Reply
Mon 18 Dec, 2006 09:28 am
The EPA has been closing it's libraries down. The contents within have been either destroyed or stored in warehouses where there is no access. The Union of Concerned Scientists has a good deccription (loaded with links) of what is happening
HERE.
And yet, they tell us we live in a free country.
I predict the Bush administration is going to sponsor a huge bon fire before they all check out. This is just the beginning.
Jesus.
Now why am I not surprised?
Furthering the legacy of the Reagan administration, and one-upping him to boot.
Not suprised.
Disgusted, but not suprised.
Librarians of the world, UNITE! How bloody apalling...
The librarians I've known as friends are pretty strong people. Would they could unite. I'm sure at least some of them have. Me, I'm pretty interested in this outcome.
The Nazis didn't pussyfoot around. They knew what was bad and simply burned it.
'
http://tinyurl.com/vg8rz
I think the article states that the librarians did do something...... <sigh> I can't think with this cold.
all it is is the New World Order Setting up.
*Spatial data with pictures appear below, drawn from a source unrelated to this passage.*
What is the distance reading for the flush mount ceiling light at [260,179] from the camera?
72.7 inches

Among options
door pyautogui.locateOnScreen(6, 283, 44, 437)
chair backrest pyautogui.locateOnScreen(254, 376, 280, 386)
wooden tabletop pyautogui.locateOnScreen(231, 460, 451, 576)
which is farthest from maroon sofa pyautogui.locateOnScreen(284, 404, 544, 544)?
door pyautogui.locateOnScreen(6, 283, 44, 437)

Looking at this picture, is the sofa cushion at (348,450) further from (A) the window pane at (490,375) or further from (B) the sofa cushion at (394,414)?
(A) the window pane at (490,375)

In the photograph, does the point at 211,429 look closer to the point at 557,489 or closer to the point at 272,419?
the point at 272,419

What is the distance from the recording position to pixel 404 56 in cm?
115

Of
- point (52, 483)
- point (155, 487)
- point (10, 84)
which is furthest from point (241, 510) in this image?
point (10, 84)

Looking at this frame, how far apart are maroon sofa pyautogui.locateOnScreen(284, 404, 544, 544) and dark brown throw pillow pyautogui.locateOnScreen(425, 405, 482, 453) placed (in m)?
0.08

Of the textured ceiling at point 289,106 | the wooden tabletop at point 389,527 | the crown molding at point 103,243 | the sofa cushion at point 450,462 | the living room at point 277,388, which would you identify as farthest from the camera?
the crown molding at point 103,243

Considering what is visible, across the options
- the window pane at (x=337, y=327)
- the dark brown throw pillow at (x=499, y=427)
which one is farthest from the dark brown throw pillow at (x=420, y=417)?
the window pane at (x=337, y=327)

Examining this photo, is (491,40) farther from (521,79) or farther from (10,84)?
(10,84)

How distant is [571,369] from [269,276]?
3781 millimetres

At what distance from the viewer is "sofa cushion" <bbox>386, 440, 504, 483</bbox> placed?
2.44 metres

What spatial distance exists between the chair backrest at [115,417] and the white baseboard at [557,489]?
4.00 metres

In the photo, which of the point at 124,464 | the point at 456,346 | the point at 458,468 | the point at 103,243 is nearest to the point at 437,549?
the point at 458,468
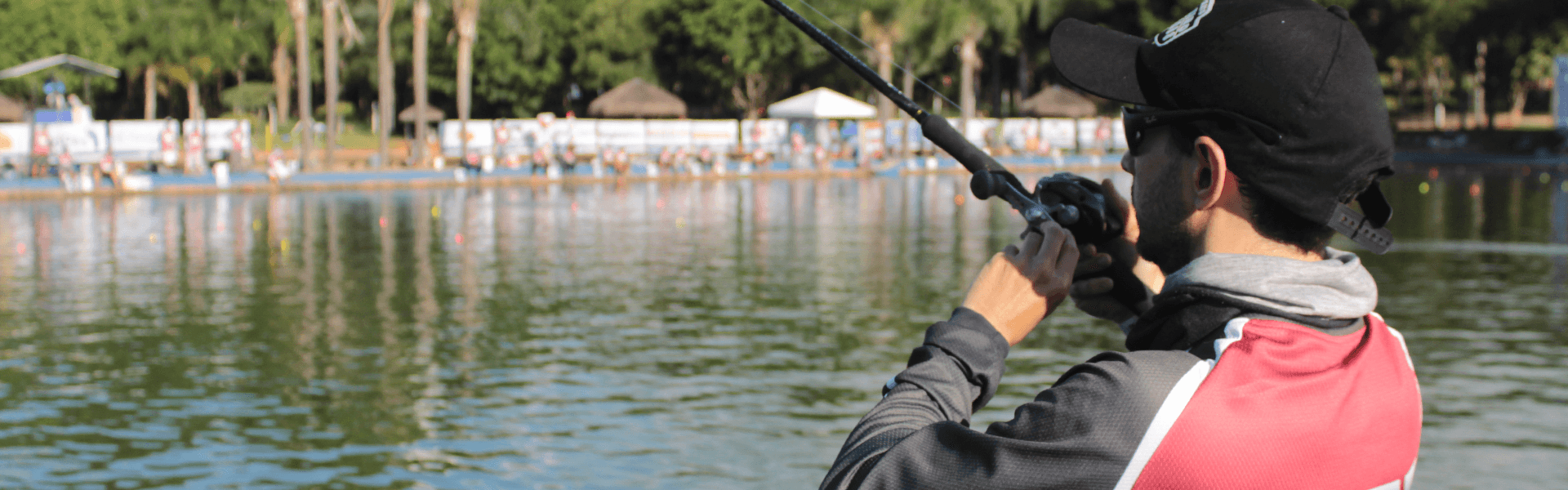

More about outrageously politicized mismanagement at the EPA:
Quote:EPA IN CRISIS
Tapped
February 27, 2008
I mentioned a few weeks ago that Barbara Boxer, Henry Waxman, and other congressional Democrats are challenging EPA administrator Stephen Johnson's decision to
deny California and 16 other states a waiver to allow them to set their own standards for carbon dioxide emissions from automobiles, and had subpoenaed internal EPA documents on the matter. Yesterday the Environment and Public Works Committee released some of
those documents, which show an EPA "in crisis," as Boxer put it in a press conference yesterday. As all accounts
already indicated, the memos reveal that Johnson rejected the advice of EPA staffers and caved to the Bush administration's ideological stance against meaningful action on climate change. An excerpt from the advice given to him by staff members from the EPA's Office of Transportation and Air Quality:
From what I have read and the people I have talked to, it is obvious to me that there is no legal or technical justification for denying this. The law is very specific about what you are allowed to consider, and even if you adopt the alternative interpretations that have been suggested by the automakers, you still wind up in the same place.
The internal memos also revealed that staffers warned him of the risks of denying the waiver: "If you are asked to deny this waiver, I fear the credibility of the agency that we both love will be irreparably damaged." If he did deny the waiver, his staff advised him that he may have to resign from his post. This is just the latest instance of Johnson ignoring his staff and science in general to appease the Bush administration; asked in a hearing last month whether he thought climate change was a major crisis,
Johnson retorted, "I don't know what you mean by major crisis."
His staffers were right on the California waiver; let's hope they're right about that resignation part. California is suing for the right to set tougher standards, and a Johnson-less EPA might make for an easier path for them and other states who want to take aggressive action on climate change.